Donald Trump in The Making of Donald Trump


On Principles & Values: OpEd: curries favor with journalists who don't cross-check

I knew Trump had spent a lifetime cheating and lying and displaying remarkable success at getting away with it. And he spent vast amounts of time currying favor with journalists, mostly those who never let facts get in the way of a good story. Only a few journalists checked & cross-checked his claims and didn't buy Trump's nonsense.

I sized him up as a modern P.T. Barnum selling tickets to modern variations of mermaids, that people decided were worth a bit of their money. Trump was full of himself.

Source: The Making of Donald Trump intro, by D.C.Johnston, p. X-XI Aug 2, 2016

On Principles & Values: Trump made a profit from his 2016 campaign

For the 2016 run, a large share of Trump's campaign money was spent paying himself for the use of his Boeing 757 as well, in addition to his smaller jet, his helicopter, his Trump Tower office space, and other services supplied by Trump businesses. By law, Trump must pay charter rates for his aircraft and market prices for services from his other businesses. This anticorruption law was designed to prevent vendors from underpricing services to win political favors--a legacy of a time when no one imagined that a man of Trump's presumed immense wealth would buy campaign services from himself. In 2016, the law perversely ensured that Trump made a profit from his campaign for the goods and services he bought from the Trump Organization.
Source: The Making of Donald Trump intro, by D.C.Johnston, p. XIII Aug 2, 2016

On Principles & Values: OpEd: Trump dealt with Genovese & Gambino crime families

My concern [in the 2016 presidential race] was that coverage would focus on the horses race rather than a serious vetting of the candidate, who had not a scintilla of public experience. I wrote an early piece that posed twenty-one questions I thought reporters should ask on the campaign trail. Not one of journalists did. Late in the primaries, Senator Marco Rubio brought up my question about Trump University and Senator Ted Cruz posed my question about Trump's dealings with the Genovese and Gambino crime families. But no JOURNALIST ever asked any of those questions. I will always wonder what might have happened had journalists (or even some of the sixteen candidates vying with Trump for the Republican nomination) started asking my questions months earlier.
Source: The Making of Donald Trump intro, by D.C.Johnston, p. XIV Aug 2, 2016

On Principles & Values: OpEd: Trump never faced tough press questioning

Trump doesn't know anything. His comments on many issues in 2017 show how appallingly ignorant he is. I wish one of the news personalities interviewing candidates in the 2016 "debates" had asked Trump a question I am sure he could not have answered. Keep this question in mind when you read in this book about other questions he answered with replies indicating complete cluelessness.

■ Data supplied
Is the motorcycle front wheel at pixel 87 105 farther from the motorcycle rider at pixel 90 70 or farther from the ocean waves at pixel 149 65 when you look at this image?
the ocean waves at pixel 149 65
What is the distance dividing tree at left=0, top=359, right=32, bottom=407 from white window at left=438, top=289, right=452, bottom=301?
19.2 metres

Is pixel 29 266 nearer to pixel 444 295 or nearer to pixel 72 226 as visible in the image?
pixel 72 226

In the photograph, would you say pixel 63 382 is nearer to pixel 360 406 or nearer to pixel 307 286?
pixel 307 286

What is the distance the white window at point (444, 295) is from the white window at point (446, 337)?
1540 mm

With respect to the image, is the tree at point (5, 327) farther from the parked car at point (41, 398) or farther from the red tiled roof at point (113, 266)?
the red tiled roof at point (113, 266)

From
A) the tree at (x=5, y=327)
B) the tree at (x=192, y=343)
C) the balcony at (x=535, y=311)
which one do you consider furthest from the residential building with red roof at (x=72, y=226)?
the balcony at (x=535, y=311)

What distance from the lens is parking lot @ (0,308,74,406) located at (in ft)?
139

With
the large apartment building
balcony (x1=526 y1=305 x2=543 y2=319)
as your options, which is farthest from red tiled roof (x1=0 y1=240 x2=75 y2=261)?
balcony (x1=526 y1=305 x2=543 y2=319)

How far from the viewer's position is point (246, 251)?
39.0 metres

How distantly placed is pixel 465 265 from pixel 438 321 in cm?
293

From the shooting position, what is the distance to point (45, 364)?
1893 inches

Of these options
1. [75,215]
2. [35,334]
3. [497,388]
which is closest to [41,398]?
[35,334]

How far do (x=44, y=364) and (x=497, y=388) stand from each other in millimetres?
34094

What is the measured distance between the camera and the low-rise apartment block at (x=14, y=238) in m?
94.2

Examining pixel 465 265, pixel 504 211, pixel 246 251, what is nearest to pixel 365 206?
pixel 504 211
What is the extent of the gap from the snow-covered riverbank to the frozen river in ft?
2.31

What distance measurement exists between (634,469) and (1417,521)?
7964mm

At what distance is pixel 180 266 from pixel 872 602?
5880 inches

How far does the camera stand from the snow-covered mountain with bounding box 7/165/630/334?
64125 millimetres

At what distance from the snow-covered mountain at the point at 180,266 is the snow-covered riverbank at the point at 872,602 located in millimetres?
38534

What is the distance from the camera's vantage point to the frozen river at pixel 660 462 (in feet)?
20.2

■ Problem statement
Print the part of the Donald Trump page that opens with the words containing "On Principles & Values: OpEd: Trump never" and closes with "indicating complete cluelessness.", copied word for word.

■ Solved exercise
On Principles & Values: OpEd: Trump never faced tough press questioning

Trump doesn't know anything. His comments on many issues in 2017 show how appallingly ignorant he is. I wish one of the news personalities interviewing candidates in the 2016 "debates" had asked Trump a question I am sure he could not have answered. Keep this question in mind when you read in this book about other questions he answered with replies indicating complete cluelessness.